● **TEXTO FORNECIDO**:
▶

Mas o que se viu depois só reforçou nossas preocupações. A defesa do Vitória era só um avenida e a bola foi entrando uma, duas, três, quatro, cinco vezes. Quando já estava 5 X1 nem mais adiantava chamar o técnico de “burro” e os jogadores de mercenários. A solução foi rezar mesmo! Pois não é que entrou o 6º e o 7º enquanto o Vitória só fazia o segundo.

Ainda faltavam alguns minutos para o desespero geral dos poucos torcedores que aguentaram ficar até o fim do vexame. Ficamos atônitos. Era a maior vergonha dos onze anos que já torcia pelo clube. Já nem tínhamos forças pra dizer que os jogadores estavam fazendo “corpo mole”. A esta altura já não era lá muito religioso mas pedi a Deus pra acabar logo o jogo pra não tomarmos mais. Pelo menos, mais umas duas vezes os jogadores do Ceará entraram de cara e perderam gols, lembrando a nós que ainda podíamos perder de mais.

Depois da partida subimos a Ladeira da Fonte Nova com um peso nas costas e mal consegui dormir esta noite. A derrota, no entanto, era o preâmbulo de uma nova situação, onde o clube passava a disputar títulos nacionais superando a sua condição localista. Doravante começaríamos a enfrentar as vicissitudes desta  condição.

Durante um bom tempo suportamos as maiores gozações dos torcedores rivais sendo apelidados de “seu sete” . Por anos, a imprensa tricolor toda vez que o Vitória jogava com o Ceará cobrava a vingança do massacre de 1972 que nunca veio. No entanto não fazia o mesmo quando o nosso adversário sofreu antológicas goleadas como as do Santos (9X2 e 7X0), do Ferroviário do Ceará (7X3) e do Cruzeiro (7X0).

Política, alistamento militar e perda do tricampeonato

1966 foi um ano de lutas estudantis na Bahia. No caminho de minha casa não tinha como não ver os movimentos dos quais participavam inclusive colegas baderneiros entrando Neles, em sua maioria sem saber o que estavam fazendo. Para alguns, entretanto, foi à antessala de uma consciência politica.

Eu completava 18 anos e ainda estava mais pra “bater um baba” e jogar botão. No entanto, era um ano importante para um rapaz que alcançava a maioridade e teria que servir ao Exército e votar pela primeira vez.

◀

● **OBJETIVO DA TAREFA**: Reproduza sem alterações o trecho do relato acima sobre o Vitória que vai de "1966 foi um" até "uma consciência politica.".

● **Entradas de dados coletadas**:
▶

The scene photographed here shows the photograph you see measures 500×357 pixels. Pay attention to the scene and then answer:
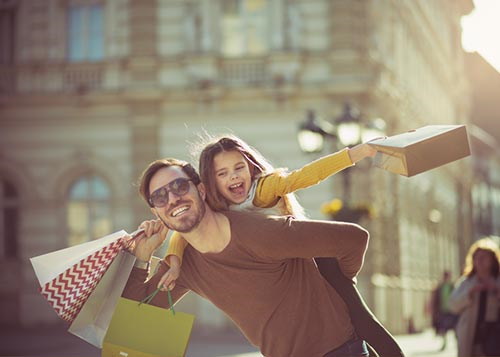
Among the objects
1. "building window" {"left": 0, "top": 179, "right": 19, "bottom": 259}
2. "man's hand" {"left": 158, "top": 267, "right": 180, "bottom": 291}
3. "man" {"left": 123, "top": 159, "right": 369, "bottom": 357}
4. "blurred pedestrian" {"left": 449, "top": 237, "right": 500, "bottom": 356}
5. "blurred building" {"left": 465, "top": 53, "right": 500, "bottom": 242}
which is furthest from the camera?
"blurred building" {"left": 465, "top": 53, "right": 500, "bottom": 242}

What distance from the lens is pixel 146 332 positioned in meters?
4.46

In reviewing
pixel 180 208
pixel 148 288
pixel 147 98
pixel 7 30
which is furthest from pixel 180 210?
pixel 7 30

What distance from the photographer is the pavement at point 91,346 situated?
17.0 metres

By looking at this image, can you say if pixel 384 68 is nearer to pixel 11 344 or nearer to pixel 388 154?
pixel 11 344

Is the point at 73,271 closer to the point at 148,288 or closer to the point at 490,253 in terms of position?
the point at 148,288

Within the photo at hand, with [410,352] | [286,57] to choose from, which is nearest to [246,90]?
[286,57]

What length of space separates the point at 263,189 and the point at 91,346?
15381 mm

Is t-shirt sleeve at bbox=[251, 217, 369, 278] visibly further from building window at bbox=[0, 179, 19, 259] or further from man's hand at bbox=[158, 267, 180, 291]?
building window at bbox=[0, 179, 19, 259]

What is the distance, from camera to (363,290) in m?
23.4

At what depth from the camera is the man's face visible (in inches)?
168

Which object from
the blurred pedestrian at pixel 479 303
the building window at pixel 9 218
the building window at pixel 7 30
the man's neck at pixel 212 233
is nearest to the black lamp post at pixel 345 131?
the blurred pedestrian at pixel 479 303

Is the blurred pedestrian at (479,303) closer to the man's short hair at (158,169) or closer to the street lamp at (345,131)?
the street lamp at (345,131)

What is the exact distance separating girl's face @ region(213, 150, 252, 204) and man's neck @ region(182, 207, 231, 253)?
150 mm

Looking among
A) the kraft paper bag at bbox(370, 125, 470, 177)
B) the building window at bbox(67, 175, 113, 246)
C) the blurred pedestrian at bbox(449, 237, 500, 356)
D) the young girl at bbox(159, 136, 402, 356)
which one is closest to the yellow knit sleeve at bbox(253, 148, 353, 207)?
the young girl at bbox(159, 136, 402, 356)
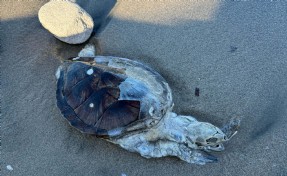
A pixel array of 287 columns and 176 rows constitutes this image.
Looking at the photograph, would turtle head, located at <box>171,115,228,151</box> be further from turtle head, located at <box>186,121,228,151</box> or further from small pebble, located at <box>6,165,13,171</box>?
small pebble, located at <box>6,165,13,171</box>

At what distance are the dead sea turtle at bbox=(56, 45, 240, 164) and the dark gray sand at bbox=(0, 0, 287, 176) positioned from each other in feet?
0.42

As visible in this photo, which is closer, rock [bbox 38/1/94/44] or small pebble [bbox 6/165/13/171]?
small pebble [bbox 6/165/13/171]

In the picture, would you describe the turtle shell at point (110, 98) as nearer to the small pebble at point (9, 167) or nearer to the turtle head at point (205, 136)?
the turtle head at point (205, 136)

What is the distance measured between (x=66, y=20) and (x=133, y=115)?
139 cm

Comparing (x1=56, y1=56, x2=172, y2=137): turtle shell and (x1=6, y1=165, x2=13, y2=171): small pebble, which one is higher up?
(x1=56, y1=56, x2=172, y2=137): turtle shell

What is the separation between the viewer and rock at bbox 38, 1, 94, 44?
12.5ft

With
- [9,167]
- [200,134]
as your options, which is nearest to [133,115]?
[200,134]

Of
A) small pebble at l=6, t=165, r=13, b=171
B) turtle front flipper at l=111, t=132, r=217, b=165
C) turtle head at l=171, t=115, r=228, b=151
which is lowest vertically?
small pebble at l=6, t=165, r=13, b=171

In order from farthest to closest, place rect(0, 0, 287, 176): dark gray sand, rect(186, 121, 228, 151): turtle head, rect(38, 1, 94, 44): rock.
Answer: rect(38, 1, 94, 44): rock
rect(0, 0, 287, 176): dark gray sand
rect(186, 121, 228, 151): turtle head

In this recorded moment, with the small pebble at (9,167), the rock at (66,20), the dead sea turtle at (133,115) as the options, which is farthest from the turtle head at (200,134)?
the small pebble at (9,167)

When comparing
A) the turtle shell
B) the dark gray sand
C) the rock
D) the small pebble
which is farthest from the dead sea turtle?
the small pebble

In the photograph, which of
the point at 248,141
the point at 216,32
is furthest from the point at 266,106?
the point at 216,32

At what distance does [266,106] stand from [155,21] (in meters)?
1.57

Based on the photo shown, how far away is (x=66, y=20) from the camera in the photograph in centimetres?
381
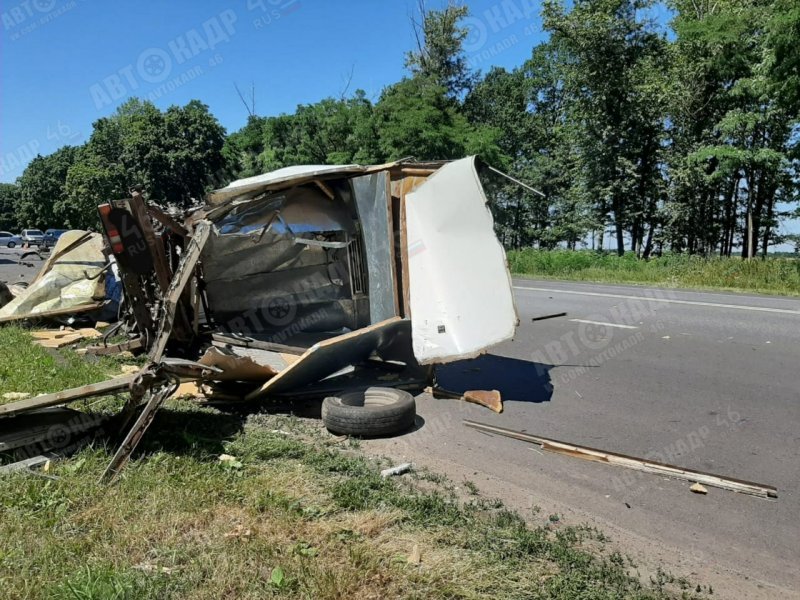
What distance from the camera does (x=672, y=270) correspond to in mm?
18078

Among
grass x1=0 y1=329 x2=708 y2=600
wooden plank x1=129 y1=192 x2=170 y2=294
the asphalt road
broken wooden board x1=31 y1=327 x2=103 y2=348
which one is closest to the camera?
grass x1=0 y1=329 x2=708 y2=600

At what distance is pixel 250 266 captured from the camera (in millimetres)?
8219

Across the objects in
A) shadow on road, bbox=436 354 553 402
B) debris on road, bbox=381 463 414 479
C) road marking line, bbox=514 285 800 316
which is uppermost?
debris on road, bbox=381 463 414 479

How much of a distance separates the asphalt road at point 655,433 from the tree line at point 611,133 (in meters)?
9.98

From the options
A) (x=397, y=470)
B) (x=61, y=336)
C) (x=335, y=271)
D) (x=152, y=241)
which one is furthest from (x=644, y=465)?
(x=61, y=336)

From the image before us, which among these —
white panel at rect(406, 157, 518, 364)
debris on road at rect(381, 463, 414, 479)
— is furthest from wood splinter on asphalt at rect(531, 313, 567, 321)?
debris on road at rect(381, 463, 414, 479)

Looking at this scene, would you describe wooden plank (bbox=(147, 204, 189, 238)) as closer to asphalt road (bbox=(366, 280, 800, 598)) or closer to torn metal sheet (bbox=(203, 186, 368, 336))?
torn metal sheet (bbox=(203, 186, 368, 336))

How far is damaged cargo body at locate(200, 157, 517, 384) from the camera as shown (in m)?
5.43

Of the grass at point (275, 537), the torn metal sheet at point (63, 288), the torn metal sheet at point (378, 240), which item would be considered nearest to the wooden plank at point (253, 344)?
the torn metal sheet at point (378, 240)

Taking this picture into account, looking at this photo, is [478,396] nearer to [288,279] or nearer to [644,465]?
[644,465]

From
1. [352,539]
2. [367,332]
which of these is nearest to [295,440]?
[367,332]

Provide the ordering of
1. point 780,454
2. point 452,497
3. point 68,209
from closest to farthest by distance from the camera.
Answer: point 452,497 < point 780,454 < point 68,209

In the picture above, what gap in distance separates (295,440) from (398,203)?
272 cm

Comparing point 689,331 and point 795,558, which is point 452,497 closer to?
point 795,558
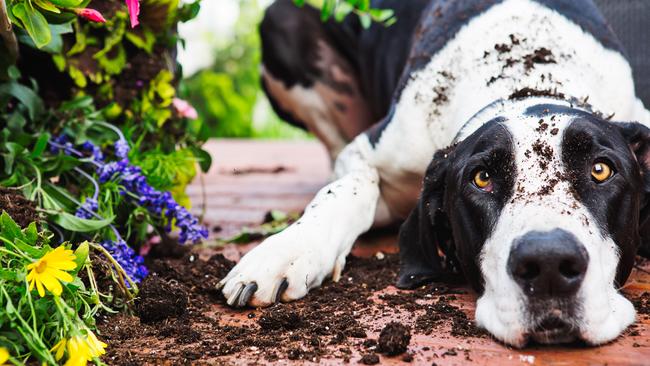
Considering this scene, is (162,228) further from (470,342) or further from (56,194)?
(470,342)

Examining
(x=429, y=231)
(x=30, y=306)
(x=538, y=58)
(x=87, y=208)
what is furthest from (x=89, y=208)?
(x=538, y=58)

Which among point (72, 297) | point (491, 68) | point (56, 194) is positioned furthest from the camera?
point (491, 68)

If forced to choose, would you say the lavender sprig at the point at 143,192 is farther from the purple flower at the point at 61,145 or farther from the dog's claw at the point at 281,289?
the dog's claw at the point at 281,289

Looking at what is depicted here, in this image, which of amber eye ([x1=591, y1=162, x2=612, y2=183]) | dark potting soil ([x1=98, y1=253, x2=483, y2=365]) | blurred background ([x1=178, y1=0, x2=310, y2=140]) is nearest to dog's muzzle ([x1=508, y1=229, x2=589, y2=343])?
dark potting soil ([x1=98, y1=253, x2=483, y2=365])

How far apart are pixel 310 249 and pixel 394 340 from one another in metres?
0.74

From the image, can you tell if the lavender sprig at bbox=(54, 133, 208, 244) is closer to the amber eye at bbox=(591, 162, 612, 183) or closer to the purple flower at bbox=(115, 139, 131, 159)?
the purple flower at bbox=(115, 139, 131, 159)

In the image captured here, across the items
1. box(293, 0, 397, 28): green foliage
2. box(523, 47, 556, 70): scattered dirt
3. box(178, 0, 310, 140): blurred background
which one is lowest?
box(178, 0, 310, 140): blurred background

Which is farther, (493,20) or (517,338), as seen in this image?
(493,20)

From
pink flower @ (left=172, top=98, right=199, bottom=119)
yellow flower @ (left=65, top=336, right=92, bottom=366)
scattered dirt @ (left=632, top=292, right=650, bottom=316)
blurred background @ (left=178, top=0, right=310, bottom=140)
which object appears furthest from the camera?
blurred background @ (left=178, top=0, right=310, bottom=140)

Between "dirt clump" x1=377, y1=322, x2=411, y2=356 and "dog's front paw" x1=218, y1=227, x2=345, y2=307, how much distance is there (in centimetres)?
56

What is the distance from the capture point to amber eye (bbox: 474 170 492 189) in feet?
6.79

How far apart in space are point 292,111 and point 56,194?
2.44 m

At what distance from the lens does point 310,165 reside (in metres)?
6.40

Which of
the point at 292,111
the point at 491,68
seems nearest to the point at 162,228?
the point at 491,68
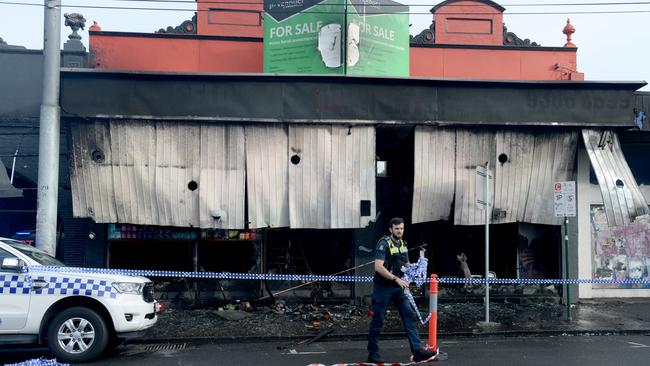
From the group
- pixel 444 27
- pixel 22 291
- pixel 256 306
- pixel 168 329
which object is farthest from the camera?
pixel 444 27

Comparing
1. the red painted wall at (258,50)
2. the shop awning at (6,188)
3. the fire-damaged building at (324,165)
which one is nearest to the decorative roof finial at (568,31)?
the red painted wall at (258,50)

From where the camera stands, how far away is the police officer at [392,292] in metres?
7.49

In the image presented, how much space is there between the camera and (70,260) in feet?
40.8

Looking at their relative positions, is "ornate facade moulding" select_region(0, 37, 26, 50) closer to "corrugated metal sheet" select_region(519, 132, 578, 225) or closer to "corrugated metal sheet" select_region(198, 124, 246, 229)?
"corrugated metal sheet" select_region(198, 124, 246, 229)

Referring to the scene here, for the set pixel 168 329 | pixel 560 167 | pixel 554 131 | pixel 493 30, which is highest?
pixel 493 30

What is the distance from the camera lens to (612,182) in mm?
11844

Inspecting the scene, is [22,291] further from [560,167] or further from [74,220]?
[560,167]

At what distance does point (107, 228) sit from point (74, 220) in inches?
30.4

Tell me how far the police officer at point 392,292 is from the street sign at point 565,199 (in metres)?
4.97

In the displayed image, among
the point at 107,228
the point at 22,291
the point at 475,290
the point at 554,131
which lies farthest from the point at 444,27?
the point at 22,291

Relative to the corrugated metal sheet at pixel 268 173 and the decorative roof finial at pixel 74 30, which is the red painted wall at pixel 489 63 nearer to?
the corrugated metal sheet at pixel 268 173

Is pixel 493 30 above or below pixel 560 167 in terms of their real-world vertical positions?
above

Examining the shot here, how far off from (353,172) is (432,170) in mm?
1610

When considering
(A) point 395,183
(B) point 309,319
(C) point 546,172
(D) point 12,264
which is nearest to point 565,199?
(C) point 546,172
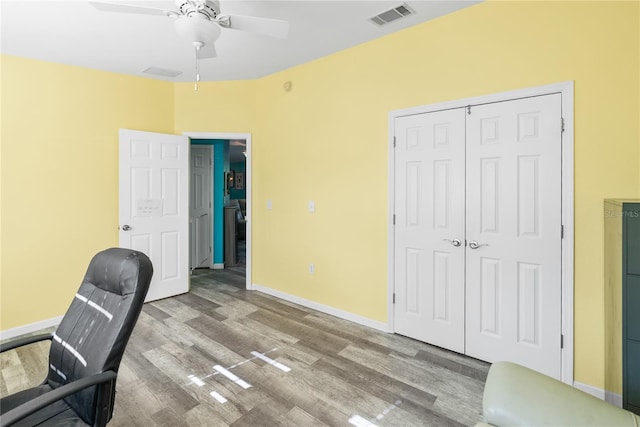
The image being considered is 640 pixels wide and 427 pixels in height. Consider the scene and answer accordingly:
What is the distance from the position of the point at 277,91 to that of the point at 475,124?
248 centimetres

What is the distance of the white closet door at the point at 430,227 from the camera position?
2.66 meters

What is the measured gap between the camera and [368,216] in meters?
3.21

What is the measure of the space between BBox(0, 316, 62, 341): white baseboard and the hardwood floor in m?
0.65

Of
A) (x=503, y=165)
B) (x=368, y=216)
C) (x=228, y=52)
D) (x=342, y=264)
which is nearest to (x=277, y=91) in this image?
(x=228, y=52)

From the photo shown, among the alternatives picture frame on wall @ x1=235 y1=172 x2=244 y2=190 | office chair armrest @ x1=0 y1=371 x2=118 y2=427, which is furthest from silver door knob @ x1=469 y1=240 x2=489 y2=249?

◀

● **SOLUÇÃO DA TAREFA**:
1966 foi um ano de lutas estudantis na Bahia. No caminho de minha casa não tinha como não ver os movimentos dos quais participavam inclusive colegas baderneiros entrando Neles, em sua maioria sem saber o que estavam fazendo. Para alguns, entretanto, foi à antessala de uma consciência politica.